Oklahoma Geological Survey (OGS)

Agency overview
- Formed: May 29, 1908; 118 years ago
- Preceding agency: Oklahoma Territorial Survey;
- Jurisdiction: Oklahoma
- Headquarters: Norman, Oklahoma United States
- Employees: 42 (2016)
- Agency executives: Dr. Nick Hayman, Director; Mr. David Brown, Associate Director;
- Website: ou.edu/ogs

= Oklahoma Geological Survey =

The Oklahoma Geological Survey is a state agency chartered in the Constitution of Oklahoma responsible for collecting and disseminating information about Oklahoma's natural resources, geological formations, and earthquakes. Shortly after Oklahoma became a state, its first legislature passed an enabling act on May 29, 1908 and Governor Charles Haskell signed it into law. The OGS was an offshoot of Oklahoma Territory's Territorial Survey, which was established in 1900. OGS remains the only state geological survey that was created by a provision in the state constitution. In 1924, jurisdiction of the OGS was officially put under the Oklahoma University Board of Regents, and has not been changed since. In 2007, OGS became part of the Mewbourne College of Earth and Energy.
##############################
_DIRECTIONS_
Can you write what comes next in the Oklahoma Geological Survey article, starting right after its final sentence? The items after this have no connection to the Oklahoma Geological Survey article.

_DATA_
##############################
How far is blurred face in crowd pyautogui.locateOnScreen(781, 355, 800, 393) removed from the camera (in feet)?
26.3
##############################
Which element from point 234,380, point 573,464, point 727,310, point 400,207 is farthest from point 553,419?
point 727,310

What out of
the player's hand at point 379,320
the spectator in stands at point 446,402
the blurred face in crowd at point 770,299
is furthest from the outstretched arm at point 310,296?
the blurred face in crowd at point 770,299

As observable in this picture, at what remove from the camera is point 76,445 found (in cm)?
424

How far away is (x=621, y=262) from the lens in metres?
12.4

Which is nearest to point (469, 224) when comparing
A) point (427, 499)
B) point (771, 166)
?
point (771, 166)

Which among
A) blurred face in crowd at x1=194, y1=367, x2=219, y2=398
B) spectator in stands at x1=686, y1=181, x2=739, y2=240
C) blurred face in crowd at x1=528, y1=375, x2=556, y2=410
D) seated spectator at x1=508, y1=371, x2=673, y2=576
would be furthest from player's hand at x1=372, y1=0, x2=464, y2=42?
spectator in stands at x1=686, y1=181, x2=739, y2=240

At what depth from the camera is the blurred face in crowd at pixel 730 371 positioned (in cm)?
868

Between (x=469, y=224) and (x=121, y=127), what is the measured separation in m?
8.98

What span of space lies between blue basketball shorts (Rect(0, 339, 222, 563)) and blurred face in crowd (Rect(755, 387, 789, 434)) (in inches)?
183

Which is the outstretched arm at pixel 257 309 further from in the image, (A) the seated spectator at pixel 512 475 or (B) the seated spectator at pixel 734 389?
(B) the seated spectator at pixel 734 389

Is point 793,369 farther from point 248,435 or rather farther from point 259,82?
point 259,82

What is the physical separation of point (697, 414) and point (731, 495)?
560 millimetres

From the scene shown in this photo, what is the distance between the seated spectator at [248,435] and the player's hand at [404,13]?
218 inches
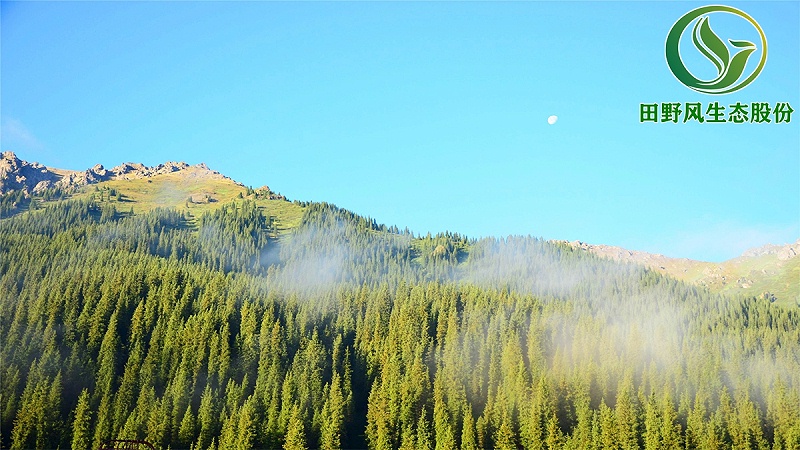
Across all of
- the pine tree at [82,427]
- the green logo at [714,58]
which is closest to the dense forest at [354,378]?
##############################
_WRITTEN RESPONSE_
==History==
The Oklahoma Geological Society was established on the Oklahoma University campus under an agreement between OU geology professor, Charles N. Gould, and the OU Dean of Arts and Sciences, Professor James S. Buchanan. Gould had founded the Oklahoma Geological Survey in 1908 and became its first director until 1911, when he left to go into private practice as a geologist. (Note: Gould returned to the Oklahoma Geological Survey as director in 1924, where he served until his retirement in 1931.)

In June, 1923, Governor Jack C. Walton, wanting to make major budget cuts to Oklahoma University, discontinued the Oklahoma Geological Survey. While Walton had been successful in removing the majority of the OU Board of Regents and replacing those members with his own supporters, his heavy handed approach toward the university had cost him much of his political support. He succeeded in having the former president, Stratton D. Brooks, resign, he was unable to bring in a high-quality president from outside before the start of the 1923–4 school year. In July, 1923, Walton appointed James S. Buchanan as Acting President. In his new role, Buchanan negotiated with Dr. Gould to revive the OGS on the OU campus in March, 1924. Moreover, Dr. Chester N. Gould returned to OU as director of the OGS.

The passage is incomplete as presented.